Start INPUT

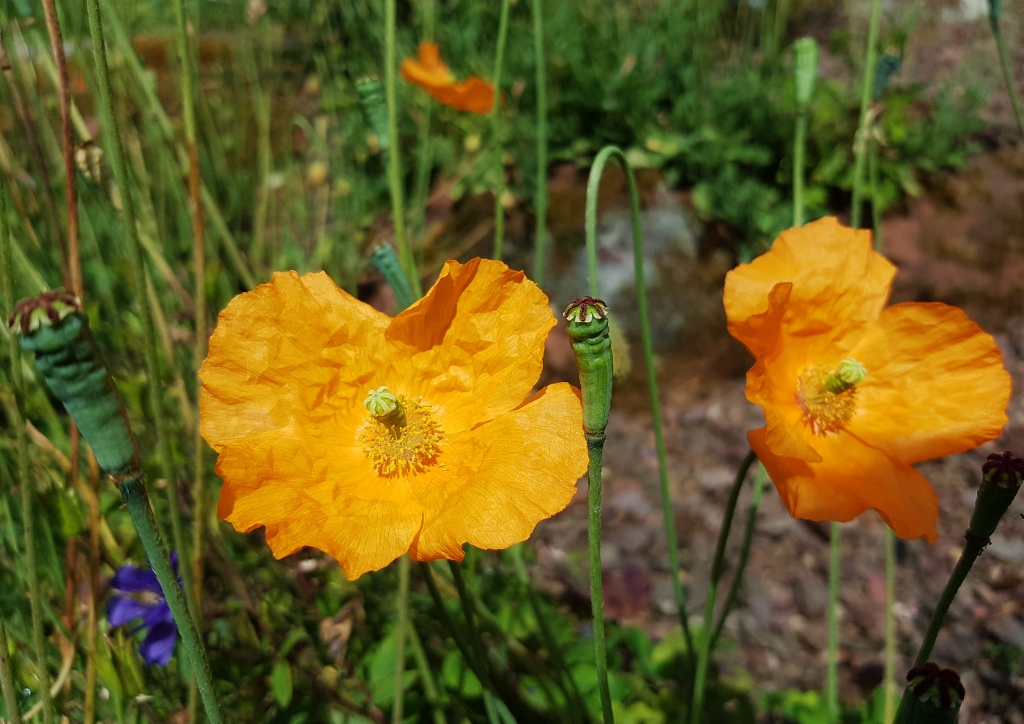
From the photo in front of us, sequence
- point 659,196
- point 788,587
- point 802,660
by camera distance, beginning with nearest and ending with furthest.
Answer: point 802,660 < point 788,587 < point 659,196

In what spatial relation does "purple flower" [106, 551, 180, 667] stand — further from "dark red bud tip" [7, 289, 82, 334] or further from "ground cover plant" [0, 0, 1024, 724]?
"dark red bud tip" [7, 289, 82, 334]

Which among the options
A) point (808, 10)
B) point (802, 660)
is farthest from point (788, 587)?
point (808, 10)

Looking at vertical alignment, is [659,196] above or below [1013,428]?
above

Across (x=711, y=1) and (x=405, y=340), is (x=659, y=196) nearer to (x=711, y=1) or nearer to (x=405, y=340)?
(x=711, y=1)

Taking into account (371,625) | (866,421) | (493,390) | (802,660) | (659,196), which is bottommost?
(802,660)

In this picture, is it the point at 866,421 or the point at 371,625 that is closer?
the point at 866,421

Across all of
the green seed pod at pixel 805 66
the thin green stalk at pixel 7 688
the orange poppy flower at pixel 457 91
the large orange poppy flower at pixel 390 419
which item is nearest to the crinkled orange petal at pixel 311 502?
the large orange poppy flower at pixel 390 419

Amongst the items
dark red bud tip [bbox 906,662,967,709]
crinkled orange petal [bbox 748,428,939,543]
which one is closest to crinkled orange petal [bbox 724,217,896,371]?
crinkled orange petal [bbox 748,428,939,543]
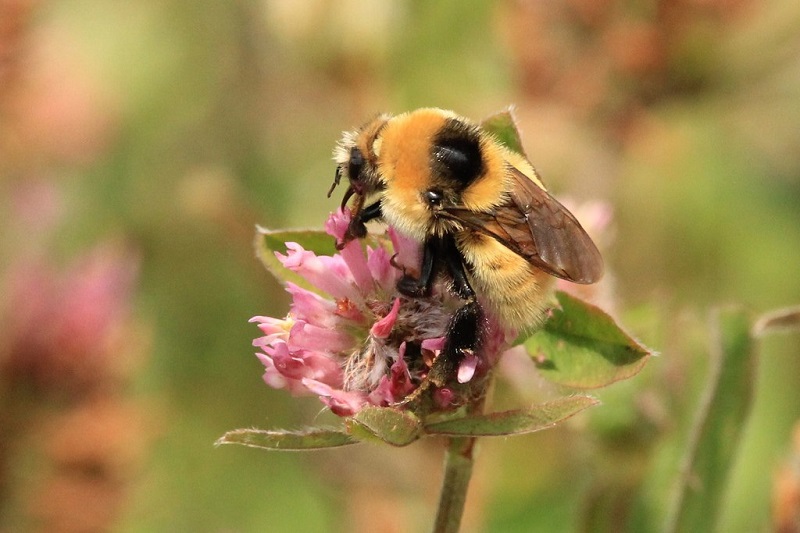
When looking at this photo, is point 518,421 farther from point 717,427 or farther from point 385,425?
Result: point 717,427

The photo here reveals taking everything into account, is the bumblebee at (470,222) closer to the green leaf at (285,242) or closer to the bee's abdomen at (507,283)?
the bee's abdomen at (507,283)

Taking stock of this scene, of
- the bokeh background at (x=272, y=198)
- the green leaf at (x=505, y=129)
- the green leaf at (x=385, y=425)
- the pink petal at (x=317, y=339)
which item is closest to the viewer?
the green leaf at (x=385, y=425)

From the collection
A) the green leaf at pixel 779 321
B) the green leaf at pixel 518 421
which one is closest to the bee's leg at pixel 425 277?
the green leaf at pixel 518 421

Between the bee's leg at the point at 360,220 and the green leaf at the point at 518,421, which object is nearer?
the green leaf at the point at 518,421

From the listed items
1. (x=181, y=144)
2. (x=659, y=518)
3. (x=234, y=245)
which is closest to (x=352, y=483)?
(x=234, y=245)

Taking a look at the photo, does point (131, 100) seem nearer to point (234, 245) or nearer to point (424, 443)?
point (234, 245)

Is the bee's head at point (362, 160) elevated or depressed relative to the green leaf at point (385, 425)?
elevated
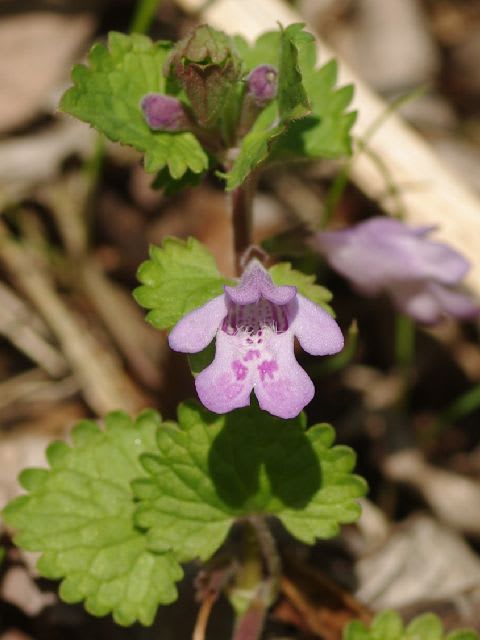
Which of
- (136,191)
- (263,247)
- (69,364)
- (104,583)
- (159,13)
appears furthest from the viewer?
(159,13)

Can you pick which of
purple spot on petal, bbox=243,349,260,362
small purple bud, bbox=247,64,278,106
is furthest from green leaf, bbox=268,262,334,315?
small purple bud, bbox=247,64,278,106

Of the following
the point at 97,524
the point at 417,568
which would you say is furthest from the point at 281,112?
the point at 417,568

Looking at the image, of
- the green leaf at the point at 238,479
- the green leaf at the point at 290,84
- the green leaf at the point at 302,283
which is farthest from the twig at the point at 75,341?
the green leaf at the point at 290,84

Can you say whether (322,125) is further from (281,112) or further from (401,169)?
(401,169)

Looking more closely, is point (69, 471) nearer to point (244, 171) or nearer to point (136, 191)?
point (244, 171)

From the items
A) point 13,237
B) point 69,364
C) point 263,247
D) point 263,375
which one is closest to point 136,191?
point 13,237
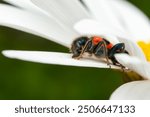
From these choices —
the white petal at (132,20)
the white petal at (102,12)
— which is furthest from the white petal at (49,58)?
the white petal at (132,20)

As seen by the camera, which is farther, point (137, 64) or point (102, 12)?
point (102, 12)

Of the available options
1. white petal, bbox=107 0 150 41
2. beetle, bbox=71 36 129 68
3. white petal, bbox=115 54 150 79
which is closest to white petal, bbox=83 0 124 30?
white petal, bbox=107 0 150 41

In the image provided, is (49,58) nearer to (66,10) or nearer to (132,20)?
(66,10)

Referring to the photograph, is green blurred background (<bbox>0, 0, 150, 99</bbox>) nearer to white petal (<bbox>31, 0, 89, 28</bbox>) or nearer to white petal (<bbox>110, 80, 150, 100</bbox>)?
white petal (<bbox>31, 0, 89, 28</bbox>)

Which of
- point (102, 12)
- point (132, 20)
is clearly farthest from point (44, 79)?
point (102, 12)

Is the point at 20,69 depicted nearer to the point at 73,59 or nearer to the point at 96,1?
→ the point at 96,1

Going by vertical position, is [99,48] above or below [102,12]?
below

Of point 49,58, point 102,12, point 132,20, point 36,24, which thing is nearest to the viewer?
point 49,58

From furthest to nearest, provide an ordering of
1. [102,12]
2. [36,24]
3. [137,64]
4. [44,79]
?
[44,79] → [102,12] → [36,24] → [137,64]
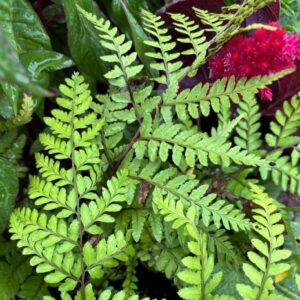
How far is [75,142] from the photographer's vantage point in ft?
2.60

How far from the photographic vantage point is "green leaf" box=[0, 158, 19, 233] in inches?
32.6

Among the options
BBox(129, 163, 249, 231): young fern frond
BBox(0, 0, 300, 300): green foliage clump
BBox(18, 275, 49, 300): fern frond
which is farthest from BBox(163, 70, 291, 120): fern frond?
BBox(18, 275, 49, 300): fern frond

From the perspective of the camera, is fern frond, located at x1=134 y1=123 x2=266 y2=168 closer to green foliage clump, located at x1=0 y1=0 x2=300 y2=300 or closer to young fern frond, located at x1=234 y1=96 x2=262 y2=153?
green foliage clump, located at x1=0 y1=0 x2=300 y2=300

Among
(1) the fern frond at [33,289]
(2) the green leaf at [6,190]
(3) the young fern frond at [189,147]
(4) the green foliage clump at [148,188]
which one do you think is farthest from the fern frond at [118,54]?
(1) the fern frond at [33,289]

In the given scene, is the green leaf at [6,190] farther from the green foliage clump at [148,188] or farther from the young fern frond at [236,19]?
the young fern frond at [236,19]

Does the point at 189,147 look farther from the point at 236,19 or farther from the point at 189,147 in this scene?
the point at 236,19

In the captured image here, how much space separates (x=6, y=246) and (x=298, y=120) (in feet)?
1.99

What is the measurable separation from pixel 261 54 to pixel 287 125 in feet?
0.82

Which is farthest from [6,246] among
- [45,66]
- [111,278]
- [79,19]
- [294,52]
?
[294,52]

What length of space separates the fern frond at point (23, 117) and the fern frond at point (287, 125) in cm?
48

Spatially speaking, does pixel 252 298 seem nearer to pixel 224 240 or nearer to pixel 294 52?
pixel 224 240

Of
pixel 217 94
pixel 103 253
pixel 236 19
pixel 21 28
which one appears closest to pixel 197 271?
pixel 103 253

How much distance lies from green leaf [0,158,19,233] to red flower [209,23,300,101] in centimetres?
40

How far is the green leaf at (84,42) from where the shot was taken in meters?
0.89
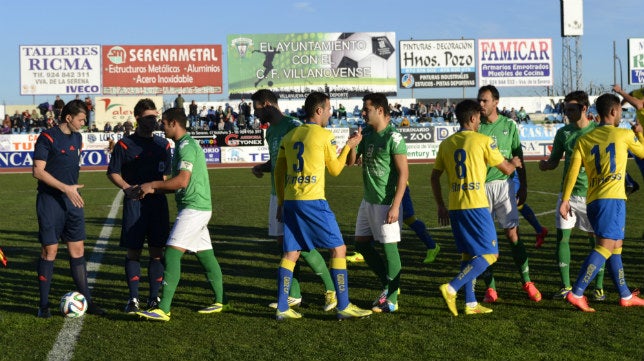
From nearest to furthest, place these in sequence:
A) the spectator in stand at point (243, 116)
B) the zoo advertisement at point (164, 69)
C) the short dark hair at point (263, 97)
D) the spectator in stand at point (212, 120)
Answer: the short dark hair at point (263, 97), the spectator in stand at point (212, 120), the spectator in stand at point (243, 116), the zoo advertisement at point (164, 69)

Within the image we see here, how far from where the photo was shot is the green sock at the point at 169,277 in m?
6.62

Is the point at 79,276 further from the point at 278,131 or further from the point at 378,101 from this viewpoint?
the point at 378,101

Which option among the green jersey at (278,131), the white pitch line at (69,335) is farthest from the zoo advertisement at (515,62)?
the green jersey at (278,131)

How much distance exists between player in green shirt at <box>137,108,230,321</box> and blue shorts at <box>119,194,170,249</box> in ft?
1.42

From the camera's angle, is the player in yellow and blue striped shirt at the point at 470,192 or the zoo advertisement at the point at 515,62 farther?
the zoo advertisement at the point at 515,62

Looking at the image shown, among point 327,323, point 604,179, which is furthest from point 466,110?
point 327,323

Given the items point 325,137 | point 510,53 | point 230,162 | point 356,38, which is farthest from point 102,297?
point 510,53

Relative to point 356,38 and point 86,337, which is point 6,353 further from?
point 356,38

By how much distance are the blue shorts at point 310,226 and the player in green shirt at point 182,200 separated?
31.2 inches

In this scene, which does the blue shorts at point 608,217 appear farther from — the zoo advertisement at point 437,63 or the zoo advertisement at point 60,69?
the zoo advertisement at point 60,69

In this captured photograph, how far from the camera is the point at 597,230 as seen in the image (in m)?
6.80

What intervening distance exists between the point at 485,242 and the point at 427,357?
1446mm

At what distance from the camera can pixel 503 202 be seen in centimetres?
763

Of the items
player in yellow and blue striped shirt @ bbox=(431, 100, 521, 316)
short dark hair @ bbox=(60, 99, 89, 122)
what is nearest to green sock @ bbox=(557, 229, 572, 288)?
player in yellow and blue striped shirt @ bbox=(431, 100, 521, 316)
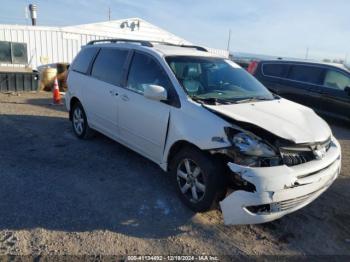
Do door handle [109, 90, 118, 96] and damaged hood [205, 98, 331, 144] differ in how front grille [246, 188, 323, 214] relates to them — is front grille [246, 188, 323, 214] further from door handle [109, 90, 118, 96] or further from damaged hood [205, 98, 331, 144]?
door handle [109, 90, 118, 96]

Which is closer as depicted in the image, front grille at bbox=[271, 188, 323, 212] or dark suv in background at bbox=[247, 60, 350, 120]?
front grille at bbox=[271, 188, 323, 212]

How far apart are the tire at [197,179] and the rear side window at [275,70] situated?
7.08m

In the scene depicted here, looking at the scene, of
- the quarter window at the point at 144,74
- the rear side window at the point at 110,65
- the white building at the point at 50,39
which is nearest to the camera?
the quarter window at the point at 144,74

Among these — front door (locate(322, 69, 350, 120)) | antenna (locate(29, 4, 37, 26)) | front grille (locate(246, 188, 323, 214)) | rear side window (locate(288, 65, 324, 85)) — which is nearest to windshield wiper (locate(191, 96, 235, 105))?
front grille (locate(246, 188, 323, 214))

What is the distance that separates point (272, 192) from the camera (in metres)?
2.89

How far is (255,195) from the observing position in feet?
9.51

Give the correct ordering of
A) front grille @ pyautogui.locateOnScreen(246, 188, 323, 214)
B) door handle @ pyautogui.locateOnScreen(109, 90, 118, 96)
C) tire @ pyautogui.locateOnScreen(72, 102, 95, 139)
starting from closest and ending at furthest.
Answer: front grille @ pyautogui.locateOnScreen(246, 188, 323, 214), door handle @ pyautogui.locateOnScreen(109, 90, 118, 96), tire @ pyautogui.locateOnScreen(72, 102, 95, 139)

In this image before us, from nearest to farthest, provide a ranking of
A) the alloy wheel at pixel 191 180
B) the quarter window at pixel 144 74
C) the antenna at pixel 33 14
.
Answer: the alloy wheel at pixel 191 180
the quarter window at pixel 144 74
the antenna at pixel 33 14

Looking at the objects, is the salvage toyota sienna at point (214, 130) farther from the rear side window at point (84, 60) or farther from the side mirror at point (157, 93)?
the rear side window at point (84, 60)

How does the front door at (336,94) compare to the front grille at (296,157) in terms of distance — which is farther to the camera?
the front door at (336,94)

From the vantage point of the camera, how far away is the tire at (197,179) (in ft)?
10.6

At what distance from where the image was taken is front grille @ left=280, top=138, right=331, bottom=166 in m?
3.04

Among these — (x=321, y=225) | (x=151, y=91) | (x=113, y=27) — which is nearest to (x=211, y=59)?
(x=151, y=91)

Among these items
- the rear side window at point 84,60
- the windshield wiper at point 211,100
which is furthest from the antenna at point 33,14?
the windshield wiper at point 211,100
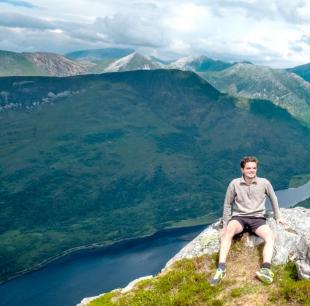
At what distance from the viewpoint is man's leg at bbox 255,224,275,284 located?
78.8 feet

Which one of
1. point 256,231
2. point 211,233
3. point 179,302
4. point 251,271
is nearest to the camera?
point 179,302

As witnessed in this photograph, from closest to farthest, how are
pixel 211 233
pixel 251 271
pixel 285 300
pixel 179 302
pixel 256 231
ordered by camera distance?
pixel 285 300, pixel 179 302, pixel 251 271, pixel 256 231, pixel 211 233

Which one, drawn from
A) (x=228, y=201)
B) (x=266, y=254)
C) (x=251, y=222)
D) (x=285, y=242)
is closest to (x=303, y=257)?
(x=266, y=254)

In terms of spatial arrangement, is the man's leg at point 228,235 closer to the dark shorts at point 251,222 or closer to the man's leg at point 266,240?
the dark shorts at point 251,222

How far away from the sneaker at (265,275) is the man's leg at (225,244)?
214cm

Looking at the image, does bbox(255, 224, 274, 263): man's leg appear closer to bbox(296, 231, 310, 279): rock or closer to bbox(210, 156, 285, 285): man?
bbox(210, 156, 285, 285): man

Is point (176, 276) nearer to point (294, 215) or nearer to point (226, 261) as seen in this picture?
point (226, 261)

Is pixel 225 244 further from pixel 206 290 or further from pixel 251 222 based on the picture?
pixel 206 290

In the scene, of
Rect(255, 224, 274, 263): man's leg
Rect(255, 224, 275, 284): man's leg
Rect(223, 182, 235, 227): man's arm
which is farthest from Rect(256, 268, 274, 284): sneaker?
Rect(223, 182, 235, 227): man's arm

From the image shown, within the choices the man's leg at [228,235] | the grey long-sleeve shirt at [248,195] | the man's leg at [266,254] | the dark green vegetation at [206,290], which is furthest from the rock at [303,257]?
the man's leg at [228,235]

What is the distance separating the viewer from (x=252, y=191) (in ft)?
90.7

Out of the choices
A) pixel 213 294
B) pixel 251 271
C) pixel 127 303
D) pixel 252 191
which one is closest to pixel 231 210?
pixel 252 191

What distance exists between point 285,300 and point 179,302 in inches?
220

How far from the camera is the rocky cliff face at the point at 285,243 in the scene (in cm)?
2497
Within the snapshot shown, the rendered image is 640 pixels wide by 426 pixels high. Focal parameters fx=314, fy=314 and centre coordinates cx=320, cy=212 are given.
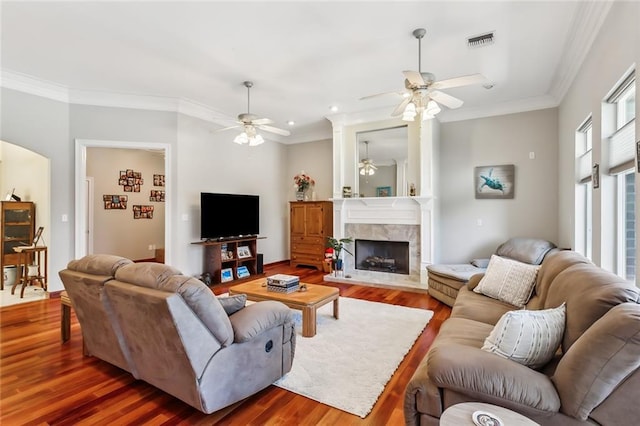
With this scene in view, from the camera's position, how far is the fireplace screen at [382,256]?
5.65 meters

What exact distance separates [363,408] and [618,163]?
8.93ft

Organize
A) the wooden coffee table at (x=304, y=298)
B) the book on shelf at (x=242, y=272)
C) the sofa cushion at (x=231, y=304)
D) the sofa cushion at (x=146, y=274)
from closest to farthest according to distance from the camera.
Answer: the sofa cushion at (x=146, y=274) → the sofa cushion at (x=231, y=304) → the wooden coffee table at (x=304, y=298) → the book on shelf at (x=242, y=272)

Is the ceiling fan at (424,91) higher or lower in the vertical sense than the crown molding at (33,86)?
lower

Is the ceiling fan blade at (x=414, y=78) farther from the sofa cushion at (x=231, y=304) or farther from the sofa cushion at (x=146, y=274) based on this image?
the sofa cushion at (x=146, y=274)

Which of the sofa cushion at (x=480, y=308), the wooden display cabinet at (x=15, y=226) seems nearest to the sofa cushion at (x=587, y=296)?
the sofa cushion at (x=480, y=308)

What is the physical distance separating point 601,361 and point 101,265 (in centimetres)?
282

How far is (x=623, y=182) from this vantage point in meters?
2.67

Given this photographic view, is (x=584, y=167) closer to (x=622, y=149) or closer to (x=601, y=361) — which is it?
(x=622, y=149)

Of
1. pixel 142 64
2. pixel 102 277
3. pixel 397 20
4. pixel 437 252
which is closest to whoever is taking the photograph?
pixel 102 277

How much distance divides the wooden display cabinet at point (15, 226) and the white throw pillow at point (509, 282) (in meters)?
6.51

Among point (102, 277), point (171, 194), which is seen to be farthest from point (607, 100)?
point (171, 194)

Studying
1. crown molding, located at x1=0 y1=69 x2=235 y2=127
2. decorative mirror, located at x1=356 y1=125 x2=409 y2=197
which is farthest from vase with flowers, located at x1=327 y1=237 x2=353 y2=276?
crown molding, located at x1=0 y1=69 x2=235 y2=127

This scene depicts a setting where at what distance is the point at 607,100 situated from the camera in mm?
2645

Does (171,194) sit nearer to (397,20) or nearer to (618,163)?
(397,20)
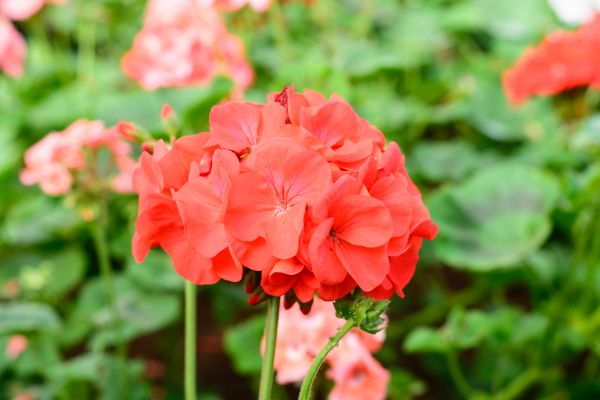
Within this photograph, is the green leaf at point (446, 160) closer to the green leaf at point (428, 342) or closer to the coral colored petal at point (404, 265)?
the green leaf at point (428, 342)

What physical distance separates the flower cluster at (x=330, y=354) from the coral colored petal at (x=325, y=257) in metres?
0.32

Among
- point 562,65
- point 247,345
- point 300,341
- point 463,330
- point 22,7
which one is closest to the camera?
point 300,341

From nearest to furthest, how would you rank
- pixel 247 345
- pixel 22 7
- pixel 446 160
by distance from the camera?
pixel 247 345 → pixel 446 160 → pixel 22 7

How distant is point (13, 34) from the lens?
1.81 meters

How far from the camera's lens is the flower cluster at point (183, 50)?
1428 millimetres

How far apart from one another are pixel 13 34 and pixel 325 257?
1486 millimetres

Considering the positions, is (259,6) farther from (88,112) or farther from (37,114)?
(37,114)

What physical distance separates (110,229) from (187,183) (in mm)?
1068

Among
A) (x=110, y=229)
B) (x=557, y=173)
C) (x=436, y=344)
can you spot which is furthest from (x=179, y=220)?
(x=557, y=173)

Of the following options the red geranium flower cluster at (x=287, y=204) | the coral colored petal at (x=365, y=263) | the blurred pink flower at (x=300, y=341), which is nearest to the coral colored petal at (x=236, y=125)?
the red geranium flower cluster at (x=287, y=204)

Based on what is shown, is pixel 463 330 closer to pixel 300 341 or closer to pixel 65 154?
pixel 300 341

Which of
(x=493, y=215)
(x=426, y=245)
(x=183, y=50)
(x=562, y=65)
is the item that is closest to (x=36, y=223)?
(x=183, y=50)

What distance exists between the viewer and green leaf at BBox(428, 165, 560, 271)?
4.13ft

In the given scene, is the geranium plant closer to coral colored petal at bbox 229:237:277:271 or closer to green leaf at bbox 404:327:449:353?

End INPUT

AIM OF THE EXERCISE:
Recast the data as a numbered list, from the start through the line that contains "Result: point 717,427", including that line. Drop blank lines and leave out the pictures.

RESULT OF THIS EXERCISE:
1. From the photo in front of us, sequence
2. - point 659,196
3. - point 788,587
4. - point 802,660
5. by camera distance, beginning with nearest and ending with furthest.
6. Answer: point 802,660 < point 788,587 < point 659,196
7. In what spatial relation does "purple flower" [106, 551, 180, 667] stand — further from "dark red bud tip" [7, 289, 82, 334] or further from "ground cover plant" [0, 0, 1024, 724]?
8. "dark red bud tip" [7, 289, 82, 334]
9. Which among the options
10. A) point (808, 10)
11. B) point (802, 660)
12. is farthest from point (788, 587)?
13. point (808, 10)
14. Looking at vertical alignment, is [659,196] above or below [1013,428]?
15. above
16. Across (x=711, y=1) and (x=405, y=340), is (x=659, y=196) nearer to (x=711, y=1) or nearer to (x=405, y=340)?
17. (x=711, y=1)
18. Taking into account (371,625) | (866,421) | (493,390) | (802,660) | (659,196), which is bottommost?
19. (802,660)
20. In this picture, is it the point at 866,421 or the point at 371,625 that is closer?
21. the point at 866,421
22. Across all of
23. the green seed pod at pixel 805 66
24. the thin green stalk at pixel 7 688
25. the orange poppy flower at pixel 457 91
26. the large orange poppy flower at pixel 390 419
27. which item is nearest to the crinkled orange petal at pixel 311 502?
28. the large orange poppy flower at pixel 390 419
29. Amongst the items
30. dark red bud tip [bbox 906,662,967,709]
31. crinkled orange petal [bbox 748,428,939,543]
32. which one is closest to crinkled orange petal [bbox 724,217,896,371]?
33. crinkled orange petal [bbox 748,428,939,543]
34. When looking at this photo, is point 518,421 farther from point 717,427 or farther from point 385,425?
35. Result: point 717,427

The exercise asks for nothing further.